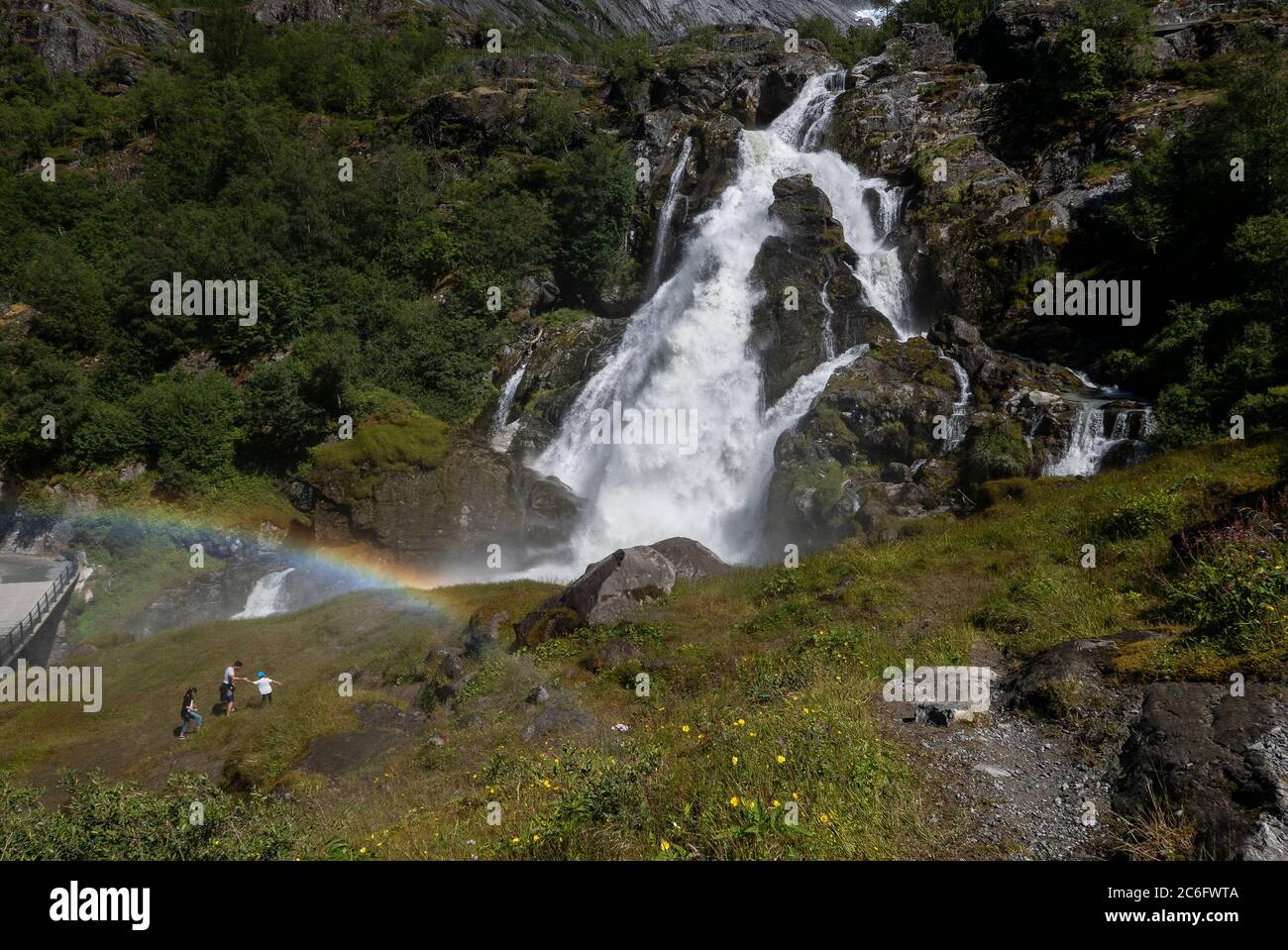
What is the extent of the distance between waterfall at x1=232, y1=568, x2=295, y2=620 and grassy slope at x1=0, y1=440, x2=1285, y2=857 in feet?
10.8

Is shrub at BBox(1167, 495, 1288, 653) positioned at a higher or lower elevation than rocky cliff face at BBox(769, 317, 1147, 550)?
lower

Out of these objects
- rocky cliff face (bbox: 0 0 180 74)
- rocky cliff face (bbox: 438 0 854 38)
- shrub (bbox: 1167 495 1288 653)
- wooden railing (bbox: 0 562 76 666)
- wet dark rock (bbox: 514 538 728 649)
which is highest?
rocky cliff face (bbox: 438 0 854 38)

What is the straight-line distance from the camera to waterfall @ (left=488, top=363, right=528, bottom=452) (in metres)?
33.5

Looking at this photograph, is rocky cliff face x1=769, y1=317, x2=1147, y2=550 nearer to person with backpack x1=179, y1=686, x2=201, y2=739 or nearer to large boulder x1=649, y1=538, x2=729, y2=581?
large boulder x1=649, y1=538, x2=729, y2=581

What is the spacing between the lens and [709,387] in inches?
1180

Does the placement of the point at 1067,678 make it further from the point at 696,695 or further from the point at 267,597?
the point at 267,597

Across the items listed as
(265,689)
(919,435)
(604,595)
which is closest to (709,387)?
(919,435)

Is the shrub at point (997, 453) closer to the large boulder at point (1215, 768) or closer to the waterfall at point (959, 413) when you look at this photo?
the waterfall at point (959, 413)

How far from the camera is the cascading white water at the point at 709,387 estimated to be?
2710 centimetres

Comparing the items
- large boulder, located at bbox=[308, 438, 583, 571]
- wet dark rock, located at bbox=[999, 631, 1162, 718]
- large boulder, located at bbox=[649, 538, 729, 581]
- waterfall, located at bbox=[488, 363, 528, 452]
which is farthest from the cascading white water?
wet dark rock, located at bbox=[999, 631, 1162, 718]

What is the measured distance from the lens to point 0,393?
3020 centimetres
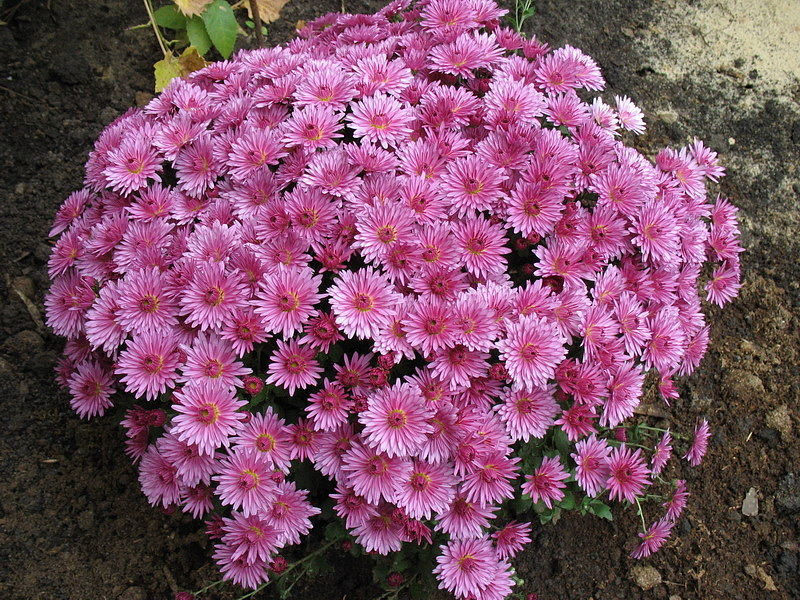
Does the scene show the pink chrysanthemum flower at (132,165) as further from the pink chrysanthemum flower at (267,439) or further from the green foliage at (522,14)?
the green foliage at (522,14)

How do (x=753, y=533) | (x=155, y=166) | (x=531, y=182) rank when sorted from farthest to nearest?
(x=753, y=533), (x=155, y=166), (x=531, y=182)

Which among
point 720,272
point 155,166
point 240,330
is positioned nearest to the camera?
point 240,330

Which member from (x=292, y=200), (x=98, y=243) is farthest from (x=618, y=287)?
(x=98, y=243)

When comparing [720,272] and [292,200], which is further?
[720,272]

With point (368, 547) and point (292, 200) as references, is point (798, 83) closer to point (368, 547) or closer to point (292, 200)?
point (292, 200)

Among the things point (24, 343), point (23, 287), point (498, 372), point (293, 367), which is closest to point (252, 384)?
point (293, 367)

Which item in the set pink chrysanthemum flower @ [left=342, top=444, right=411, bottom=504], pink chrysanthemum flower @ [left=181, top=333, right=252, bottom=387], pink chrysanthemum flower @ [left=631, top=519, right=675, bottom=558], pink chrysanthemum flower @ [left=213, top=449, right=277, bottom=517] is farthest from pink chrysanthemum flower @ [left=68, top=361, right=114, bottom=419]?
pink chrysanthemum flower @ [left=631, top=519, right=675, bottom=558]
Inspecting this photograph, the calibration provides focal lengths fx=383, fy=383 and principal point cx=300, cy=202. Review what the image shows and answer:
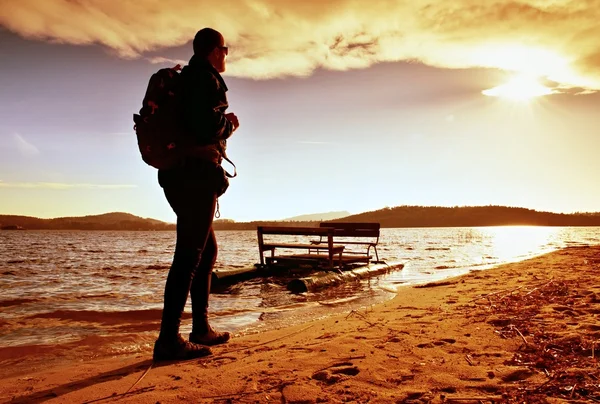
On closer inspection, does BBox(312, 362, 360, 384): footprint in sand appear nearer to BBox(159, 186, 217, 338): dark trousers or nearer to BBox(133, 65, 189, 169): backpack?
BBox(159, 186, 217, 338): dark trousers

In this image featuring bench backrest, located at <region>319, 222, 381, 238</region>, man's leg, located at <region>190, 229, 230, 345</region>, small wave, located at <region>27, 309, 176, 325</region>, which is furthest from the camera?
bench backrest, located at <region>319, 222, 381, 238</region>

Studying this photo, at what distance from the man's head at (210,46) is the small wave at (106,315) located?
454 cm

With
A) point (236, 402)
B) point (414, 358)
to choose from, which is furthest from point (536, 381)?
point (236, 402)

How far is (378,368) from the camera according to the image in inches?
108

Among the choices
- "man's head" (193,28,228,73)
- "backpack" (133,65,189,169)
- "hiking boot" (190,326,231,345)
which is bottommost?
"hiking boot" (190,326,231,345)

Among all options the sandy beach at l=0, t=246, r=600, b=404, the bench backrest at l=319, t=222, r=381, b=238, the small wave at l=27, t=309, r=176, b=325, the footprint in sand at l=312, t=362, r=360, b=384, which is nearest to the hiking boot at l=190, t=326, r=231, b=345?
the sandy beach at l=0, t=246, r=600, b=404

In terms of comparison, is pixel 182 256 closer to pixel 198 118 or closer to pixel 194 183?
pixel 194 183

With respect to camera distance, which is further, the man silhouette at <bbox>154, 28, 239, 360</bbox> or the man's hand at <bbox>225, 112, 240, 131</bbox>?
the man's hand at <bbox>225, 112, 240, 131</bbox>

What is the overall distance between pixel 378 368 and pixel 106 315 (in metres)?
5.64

_ _ _ _ _ _ _

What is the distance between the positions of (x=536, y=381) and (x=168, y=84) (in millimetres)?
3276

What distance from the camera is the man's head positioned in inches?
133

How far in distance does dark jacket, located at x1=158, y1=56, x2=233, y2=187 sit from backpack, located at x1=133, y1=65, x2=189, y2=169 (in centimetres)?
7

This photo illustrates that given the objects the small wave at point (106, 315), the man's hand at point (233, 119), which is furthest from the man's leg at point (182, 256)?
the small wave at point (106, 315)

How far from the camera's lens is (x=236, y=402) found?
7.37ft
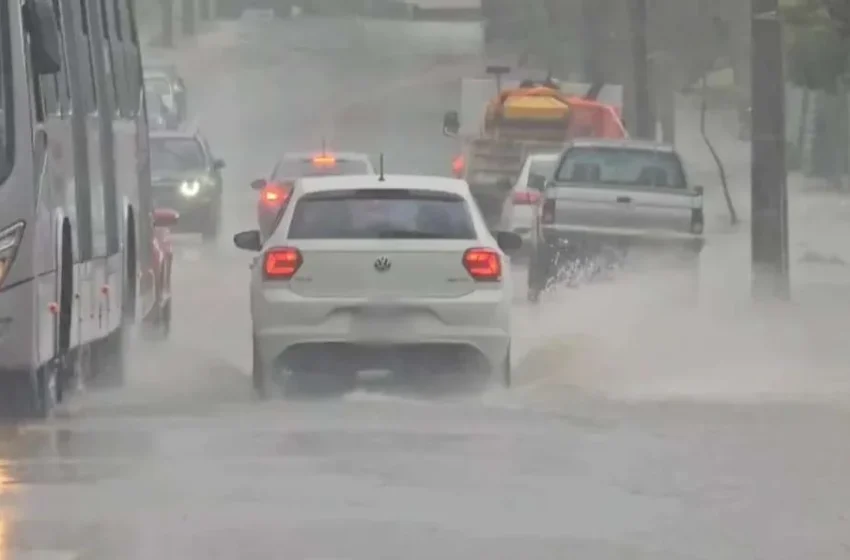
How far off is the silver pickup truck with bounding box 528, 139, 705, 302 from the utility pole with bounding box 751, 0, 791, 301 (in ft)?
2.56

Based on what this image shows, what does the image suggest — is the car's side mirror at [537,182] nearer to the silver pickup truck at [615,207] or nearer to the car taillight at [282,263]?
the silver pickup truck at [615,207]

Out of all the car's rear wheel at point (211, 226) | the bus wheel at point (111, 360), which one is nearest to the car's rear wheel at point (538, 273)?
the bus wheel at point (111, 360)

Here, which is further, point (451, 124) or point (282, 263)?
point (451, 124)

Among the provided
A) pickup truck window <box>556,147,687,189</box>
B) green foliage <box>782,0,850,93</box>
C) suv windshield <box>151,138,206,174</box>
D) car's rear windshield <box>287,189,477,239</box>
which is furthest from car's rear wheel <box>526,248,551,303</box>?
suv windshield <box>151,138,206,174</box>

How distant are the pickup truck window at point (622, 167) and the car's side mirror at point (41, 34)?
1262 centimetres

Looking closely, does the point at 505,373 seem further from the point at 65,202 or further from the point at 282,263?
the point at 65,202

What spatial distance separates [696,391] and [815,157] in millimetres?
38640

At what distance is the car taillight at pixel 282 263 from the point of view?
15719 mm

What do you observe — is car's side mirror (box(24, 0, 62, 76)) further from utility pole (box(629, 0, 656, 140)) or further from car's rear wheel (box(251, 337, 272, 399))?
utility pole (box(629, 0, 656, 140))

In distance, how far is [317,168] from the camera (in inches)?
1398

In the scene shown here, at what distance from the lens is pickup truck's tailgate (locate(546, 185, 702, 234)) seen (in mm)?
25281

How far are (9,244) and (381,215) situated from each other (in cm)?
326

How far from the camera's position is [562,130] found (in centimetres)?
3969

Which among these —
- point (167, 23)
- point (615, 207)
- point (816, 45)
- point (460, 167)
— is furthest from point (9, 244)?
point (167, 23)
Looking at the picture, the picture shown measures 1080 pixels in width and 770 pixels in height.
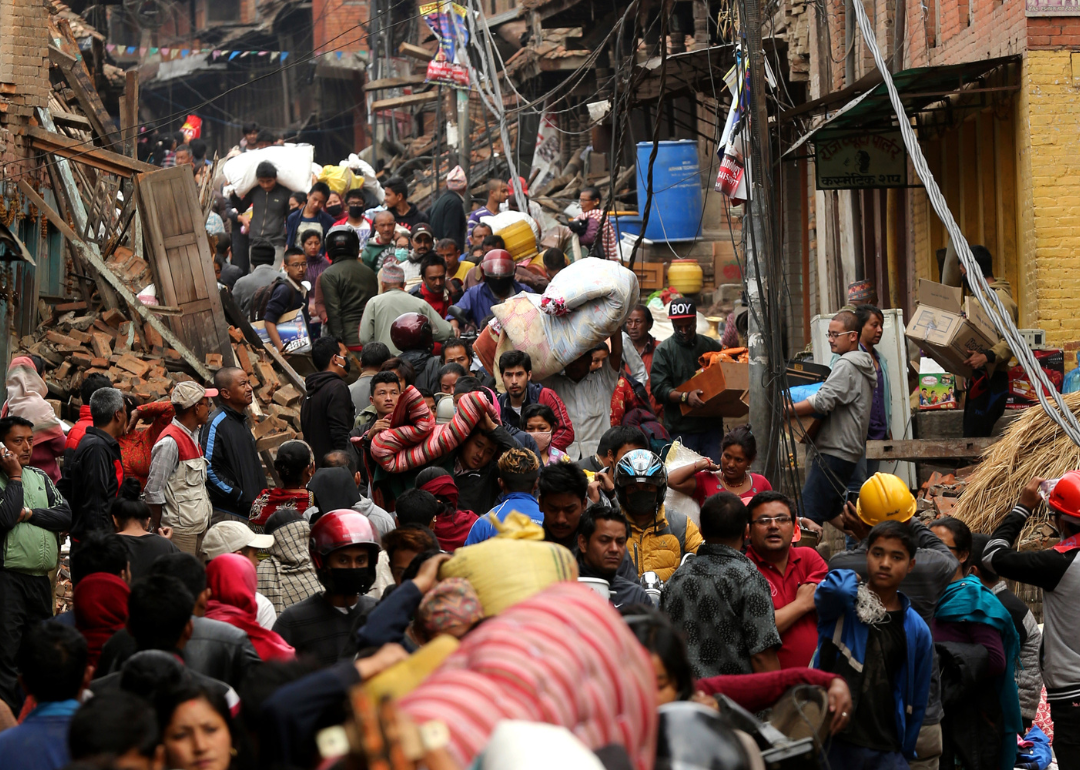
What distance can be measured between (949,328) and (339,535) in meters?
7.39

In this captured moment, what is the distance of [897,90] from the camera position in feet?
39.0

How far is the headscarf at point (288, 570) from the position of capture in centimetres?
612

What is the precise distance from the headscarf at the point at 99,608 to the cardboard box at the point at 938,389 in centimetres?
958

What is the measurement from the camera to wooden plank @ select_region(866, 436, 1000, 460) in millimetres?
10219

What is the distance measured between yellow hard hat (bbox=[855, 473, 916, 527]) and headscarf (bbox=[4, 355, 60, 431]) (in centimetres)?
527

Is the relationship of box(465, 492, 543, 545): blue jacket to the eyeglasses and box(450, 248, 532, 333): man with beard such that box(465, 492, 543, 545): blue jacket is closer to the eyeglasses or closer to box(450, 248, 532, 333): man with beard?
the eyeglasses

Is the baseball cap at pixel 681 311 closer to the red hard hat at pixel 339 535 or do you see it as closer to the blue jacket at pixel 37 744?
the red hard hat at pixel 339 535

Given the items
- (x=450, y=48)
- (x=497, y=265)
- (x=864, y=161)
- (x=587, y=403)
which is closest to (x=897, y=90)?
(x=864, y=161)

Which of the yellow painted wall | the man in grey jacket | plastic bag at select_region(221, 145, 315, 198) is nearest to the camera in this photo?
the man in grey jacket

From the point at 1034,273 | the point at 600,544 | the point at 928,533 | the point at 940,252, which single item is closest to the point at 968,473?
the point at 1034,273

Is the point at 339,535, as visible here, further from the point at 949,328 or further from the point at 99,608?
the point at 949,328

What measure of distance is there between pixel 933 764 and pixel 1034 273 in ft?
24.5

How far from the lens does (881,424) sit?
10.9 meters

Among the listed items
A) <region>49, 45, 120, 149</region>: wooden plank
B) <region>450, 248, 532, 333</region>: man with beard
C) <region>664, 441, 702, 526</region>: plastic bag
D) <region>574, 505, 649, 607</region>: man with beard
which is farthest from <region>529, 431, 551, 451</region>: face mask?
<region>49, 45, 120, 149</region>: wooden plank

_ _ _ _ _ _ _

The exercise: Reproduce the records starting at the line containing "What is the extent" and ending at the line containing "2710 centimetres", swapping every "shrub" for "bush" and leaving everything else unchanged. Give only those lines.

Completed exercise:
What is the extent of the distance between waterfall at x1=232, y1=568, x2=295, y2=620 and grassy slope at x1=0, y1=440, x2=1285, y2=857 in feet?
10.8

Is bush at BBox(1167, 495, 1288, 653) positioned at a higher or lower elevation than rocky cliff face at BBox(769, 317, 1147, 550)?
lower

Out of these objects
- rocky cliff face (bbox: 0 0 180 74)
- rocky cliff face (bbox: 438 0 854 38)
- bush (bbox: 1167 495 1288 653)
- wooden railing (bbox: 0 562 76 666)
- wet dark rock (bbox: 514 538 728 649)
which is highest?
rocky cliff face (bbox: 438 0 854 38)

What is the straight-line distance from the camera to waterfall @ (left=488, top=363, right=528, bottom=452) (in metres)?
33.5

Looking at this photograph, is rocky cliff face x1=769, y1=317, x2=1147, y2=550 nearer to person with backpack x1=179, y1=686, x2=201, y2=739 or nearer to large boulder x1=649, y1=538, x2=729, y2=581?
large boulder x1=649, y1=538, x2=729, y2=581

What is the spacing between the lens and [709,387] in inches?
1180

Does the placement of the point at 1067,678 make it further from the point at 696,695 or further from the point at 267,597?
the point at 267,597

Across the items listed as
(265,689)
(919,435)
(604,595)
which is closest to (709,387)?
(919,435)

Is the bush at point (997, 453) closer to the large boulder at point (1215, 768) or closer to the waterfall at point (959, 413) when you look at this photo?
the waterfall at point (959, 413)

How far from the camera is the cascading white water at the point at 709,387 estimated to be?
2710 centimetres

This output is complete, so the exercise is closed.